** Start of Given text **
That would imply that every ISP running a public squid cache is breaking the law, and Akamai's entire business model is based on illegal content-smuggling. I really don't think so!
Re:*copy* right by limekiller4 · 2003-06-30 09:45 · Score: 2, Informative

stanwirth writes:
"...and Akamai's entire business model is based on illegal content-smuggling. I really don't think so!"

Akamai caches sites of people who pay them to cache them, so that would be one hell of a lawsuit. I know this because I worked for them for a few years.

--
My .02,
Limekiller
Re:*copy* right by anthony_dipierro · 2003-06-30 09:50 · Score: 2, Informative

(FWIW, IANAL)

Obviously.
Re:*copy* right by SeanAhern · 2003-06-30 10:03 · Score: 4, Informative

Mod parent up! This link to the US Code is very useful in this context.
** End of Given text **
Quote the forum thread on caching and copyright from "Akamai caches sites" to "a few years.".
** Start of Data provided **
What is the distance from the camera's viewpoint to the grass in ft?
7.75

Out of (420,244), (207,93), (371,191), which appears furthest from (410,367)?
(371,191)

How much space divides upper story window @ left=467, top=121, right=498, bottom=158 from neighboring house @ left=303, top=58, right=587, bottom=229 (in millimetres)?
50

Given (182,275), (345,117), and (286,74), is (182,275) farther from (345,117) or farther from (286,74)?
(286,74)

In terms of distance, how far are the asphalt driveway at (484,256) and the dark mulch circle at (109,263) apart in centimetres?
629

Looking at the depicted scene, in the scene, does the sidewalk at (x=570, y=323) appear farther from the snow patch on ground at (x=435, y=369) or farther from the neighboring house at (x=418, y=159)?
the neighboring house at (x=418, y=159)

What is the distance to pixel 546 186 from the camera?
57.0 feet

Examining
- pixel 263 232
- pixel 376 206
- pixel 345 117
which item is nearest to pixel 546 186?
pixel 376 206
** End of Data provided **
- _Solution to this task_
Akamai caches sites of people who pay them to cache them, so that would be one hell of a lawsuit. I know this because I worked for them for a few years.